European companies are leading US rivals in migrating to multi-protocol label switching (MPLS) based IP virtual private networks (VPNs), and as a result are benefitting from cost savings.

Where just 33 percent of North American companies surveyed said they had fully deployed the technology, the number of European companies with no plans to deploy MPLS networks dropped from 37 percent in 2005 to 16 percent this year.

Phil Sayer, Forrester Research European telecoms and networks senior analyst told Techworld: "Plenty of companies are rolling out things like video-conferencing, which is driving voice-over-IP in particular, as that's the first application of IP technology companies go for. The first and main driver for this is undoubtedly cost savings."

Sayer said there was no way of knowing for sure from the responses of the 301 telecoms decision-makers interviewed for the annual report why European companies are more open to IP deployment than their US counterparts.

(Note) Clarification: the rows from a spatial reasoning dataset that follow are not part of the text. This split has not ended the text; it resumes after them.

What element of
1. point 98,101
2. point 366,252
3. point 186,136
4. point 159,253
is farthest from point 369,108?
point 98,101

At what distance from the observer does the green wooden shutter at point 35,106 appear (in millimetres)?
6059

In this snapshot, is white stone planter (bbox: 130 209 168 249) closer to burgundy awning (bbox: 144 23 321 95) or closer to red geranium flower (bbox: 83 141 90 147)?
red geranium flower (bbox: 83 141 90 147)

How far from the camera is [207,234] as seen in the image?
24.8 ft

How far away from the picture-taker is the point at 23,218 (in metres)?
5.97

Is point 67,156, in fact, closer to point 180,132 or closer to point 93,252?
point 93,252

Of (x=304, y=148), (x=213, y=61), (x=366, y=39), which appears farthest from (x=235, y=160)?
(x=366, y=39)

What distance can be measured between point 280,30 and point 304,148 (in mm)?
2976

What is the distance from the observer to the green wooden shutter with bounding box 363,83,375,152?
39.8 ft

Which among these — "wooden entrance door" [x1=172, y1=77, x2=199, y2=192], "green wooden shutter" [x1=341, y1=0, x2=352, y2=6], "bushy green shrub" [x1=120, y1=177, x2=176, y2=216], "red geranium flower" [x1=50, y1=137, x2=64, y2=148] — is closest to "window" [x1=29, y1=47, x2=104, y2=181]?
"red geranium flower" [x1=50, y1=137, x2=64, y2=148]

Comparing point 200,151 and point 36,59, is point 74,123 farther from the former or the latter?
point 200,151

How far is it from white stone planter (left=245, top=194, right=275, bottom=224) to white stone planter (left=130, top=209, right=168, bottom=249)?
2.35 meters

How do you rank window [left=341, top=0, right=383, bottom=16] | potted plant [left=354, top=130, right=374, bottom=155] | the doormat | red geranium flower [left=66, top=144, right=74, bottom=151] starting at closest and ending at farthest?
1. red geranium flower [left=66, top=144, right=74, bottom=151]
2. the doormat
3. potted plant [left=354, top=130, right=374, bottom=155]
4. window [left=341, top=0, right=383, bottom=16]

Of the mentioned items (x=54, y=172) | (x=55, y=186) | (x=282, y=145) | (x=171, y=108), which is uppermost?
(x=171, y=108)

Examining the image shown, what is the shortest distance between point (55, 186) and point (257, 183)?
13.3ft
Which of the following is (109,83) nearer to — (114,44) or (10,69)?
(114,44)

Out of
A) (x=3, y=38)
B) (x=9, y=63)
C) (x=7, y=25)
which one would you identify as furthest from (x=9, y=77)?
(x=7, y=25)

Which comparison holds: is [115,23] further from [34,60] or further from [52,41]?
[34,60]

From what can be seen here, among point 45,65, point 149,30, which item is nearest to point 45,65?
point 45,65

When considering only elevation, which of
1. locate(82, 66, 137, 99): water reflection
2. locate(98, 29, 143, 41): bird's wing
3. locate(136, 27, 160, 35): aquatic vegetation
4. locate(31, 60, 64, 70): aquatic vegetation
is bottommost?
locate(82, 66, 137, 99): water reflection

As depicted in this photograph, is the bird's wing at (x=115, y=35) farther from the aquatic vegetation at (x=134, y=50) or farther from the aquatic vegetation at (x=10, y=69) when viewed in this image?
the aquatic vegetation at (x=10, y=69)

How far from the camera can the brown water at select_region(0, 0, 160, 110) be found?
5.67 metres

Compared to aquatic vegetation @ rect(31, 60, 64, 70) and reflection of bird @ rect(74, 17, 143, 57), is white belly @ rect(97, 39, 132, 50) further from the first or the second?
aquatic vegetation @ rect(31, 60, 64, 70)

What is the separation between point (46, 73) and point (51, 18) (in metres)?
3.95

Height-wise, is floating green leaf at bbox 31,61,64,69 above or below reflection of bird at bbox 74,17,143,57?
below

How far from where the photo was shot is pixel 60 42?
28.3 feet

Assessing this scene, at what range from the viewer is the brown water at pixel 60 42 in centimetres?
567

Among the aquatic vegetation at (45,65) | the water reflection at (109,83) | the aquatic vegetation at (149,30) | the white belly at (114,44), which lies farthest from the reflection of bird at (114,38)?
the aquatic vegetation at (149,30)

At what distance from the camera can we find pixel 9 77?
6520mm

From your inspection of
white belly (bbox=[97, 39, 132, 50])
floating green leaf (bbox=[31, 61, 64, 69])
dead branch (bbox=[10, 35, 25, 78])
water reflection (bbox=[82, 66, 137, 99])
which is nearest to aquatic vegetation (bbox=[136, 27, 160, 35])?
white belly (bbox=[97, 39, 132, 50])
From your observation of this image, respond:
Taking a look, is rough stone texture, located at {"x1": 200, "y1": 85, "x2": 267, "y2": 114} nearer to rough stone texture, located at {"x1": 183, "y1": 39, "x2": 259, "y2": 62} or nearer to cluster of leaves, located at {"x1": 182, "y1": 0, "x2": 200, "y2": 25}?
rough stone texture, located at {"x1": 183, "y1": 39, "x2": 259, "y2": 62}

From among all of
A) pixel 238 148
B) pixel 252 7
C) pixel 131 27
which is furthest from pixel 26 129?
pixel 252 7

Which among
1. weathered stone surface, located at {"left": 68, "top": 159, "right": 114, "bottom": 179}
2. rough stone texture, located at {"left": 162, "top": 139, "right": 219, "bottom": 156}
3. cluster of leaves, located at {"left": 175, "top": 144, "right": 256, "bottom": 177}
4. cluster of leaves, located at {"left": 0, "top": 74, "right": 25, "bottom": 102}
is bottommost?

But he speculated: "Cost is more of a driver for European companies than US ones because they are paying international roaming prices for calls and video-conferencing, which gives them a much bigger incentive to adopt IP technology."

The research also found Europe leading the US in terms of managed service adoption, while security and mobility were high on agendas on both sides of the Atlantic.

Only 18 percent of European companies don't use managed services, while that figure rises to 53 percent in the States. And mobile products and services account for one-third of budgets across the board, putting security at the forefront of most respondents' minds.

"There is certainly data to suggest European companies are generally more open to outsourcing of offshoring non-core operations than American ones," said Sayer.

"And email or internet access is still generally the first mobile deployment these companies say they're doing, for executives, home workers and field-force workers.